Thursday, November 20, 2008

Data modeling

Time after time it is worth to remember (or learn) basic theory. One of them, which is very important when creating new systems, is data modeling. I'm quite sure most of the DBMS people have seen one or another data model with tables, columns, primary and foreign keys. However the theory of data modeling says that this is only one level out of three. Unfortunately I've seen quite many cases when people have forgotten two another levels. So let's remember what they are.

Conceptual data model

Conceptual data model contains entities, relationships and attributes. One can draw them using different notations for example ER modeling or UML, but the idea remains the same - this model doesn't know anything about the underlying DBMS. This model is the same for Oracle, SQL Server, DB2, MySQL, whatever else.
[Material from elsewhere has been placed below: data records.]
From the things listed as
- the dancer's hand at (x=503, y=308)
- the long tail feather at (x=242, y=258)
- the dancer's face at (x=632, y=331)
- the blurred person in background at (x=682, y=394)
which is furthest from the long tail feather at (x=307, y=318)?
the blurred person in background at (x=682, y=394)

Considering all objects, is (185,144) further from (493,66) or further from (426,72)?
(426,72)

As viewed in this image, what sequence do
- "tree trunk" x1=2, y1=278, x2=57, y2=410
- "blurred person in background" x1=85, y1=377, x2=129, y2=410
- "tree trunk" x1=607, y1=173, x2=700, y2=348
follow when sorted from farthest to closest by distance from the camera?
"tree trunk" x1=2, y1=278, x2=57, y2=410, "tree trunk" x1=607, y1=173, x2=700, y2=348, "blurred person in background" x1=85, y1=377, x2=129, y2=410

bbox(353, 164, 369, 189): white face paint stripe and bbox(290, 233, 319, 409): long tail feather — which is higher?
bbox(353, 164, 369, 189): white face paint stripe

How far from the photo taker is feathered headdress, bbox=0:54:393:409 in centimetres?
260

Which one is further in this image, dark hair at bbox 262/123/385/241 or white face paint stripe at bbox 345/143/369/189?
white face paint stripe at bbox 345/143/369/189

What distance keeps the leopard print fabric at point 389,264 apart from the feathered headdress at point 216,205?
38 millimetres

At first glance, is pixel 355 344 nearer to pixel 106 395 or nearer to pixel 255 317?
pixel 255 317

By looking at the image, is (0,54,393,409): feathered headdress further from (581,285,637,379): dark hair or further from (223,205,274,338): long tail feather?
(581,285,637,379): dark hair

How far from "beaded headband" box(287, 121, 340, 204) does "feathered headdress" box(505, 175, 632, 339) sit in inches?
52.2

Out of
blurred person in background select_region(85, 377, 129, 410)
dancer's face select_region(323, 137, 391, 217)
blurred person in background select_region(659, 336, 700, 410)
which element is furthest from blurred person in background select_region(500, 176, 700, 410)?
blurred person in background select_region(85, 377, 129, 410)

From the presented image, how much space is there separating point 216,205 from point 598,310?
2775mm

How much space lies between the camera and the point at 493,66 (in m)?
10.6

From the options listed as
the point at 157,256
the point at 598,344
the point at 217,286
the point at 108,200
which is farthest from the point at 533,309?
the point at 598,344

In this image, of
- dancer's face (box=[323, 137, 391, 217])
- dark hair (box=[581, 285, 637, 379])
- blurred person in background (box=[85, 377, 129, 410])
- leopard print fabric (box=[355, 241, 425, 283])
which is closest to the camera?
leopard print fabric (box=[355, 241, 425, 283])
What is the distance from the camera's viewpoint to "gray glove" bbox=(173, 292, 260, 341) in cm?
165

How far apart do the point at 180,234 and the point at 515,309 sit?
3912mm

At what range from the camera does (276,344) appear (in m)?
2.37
So why is it important?

  • It speaks in business language and uses terms only from business users, not any programmer's or IT person's hacks.
  • It is normalized, every piece of information is stored only once.
  • It displays common structures and tries to aggregate them, it is easier to find them in such model.
  • It is readable (after a short introduction probably) by every sensible customer.
  • It doesn't contain any reference to any particular DBMS, so one can easily reuse it for ultimately any DBMS.

So the question - have you used it? If not - why? Are you aware of possible data waste dangers?

Logical data model

This is the model people usually use. It contains tables, columns, primary keys, foreign keys, unique keys. Some characteristics of it are:

  • It is created on the basis of conceptual data model, but it might not correspond 1:1 to it. For example some entities might be split, some unioned.
  • It may contain some programmer's hacks for example different flag columns for easier data selection.
  • It is aware of used DBMS. For example data types for columns are DBMS specific.
  • It may have denormalized columns (i.e. the same facts stored in more than one column) for performance reasons.
  • Table and column names might not exactly mimic business terms i.e. they might be abbreviated, changed to conform some naming rules and/or DBMS restrictions, although for easier readability it is worth to retain some dependency.
  • It is based on conceptual data model but created keeping performance and most common possible SQL statements in mind.

I'm quite sure you have used it, so the only question is - have you created it keeping performance and business critical SQL in mind?

Physical data model

What's that? Is there anything remaining to model at all? Yes it is. Heap table (i.e. table type which is used by default) is not the only available table type in Oracle. Partitioning is not the only option, which can be used in Oracle. So what is modeled here?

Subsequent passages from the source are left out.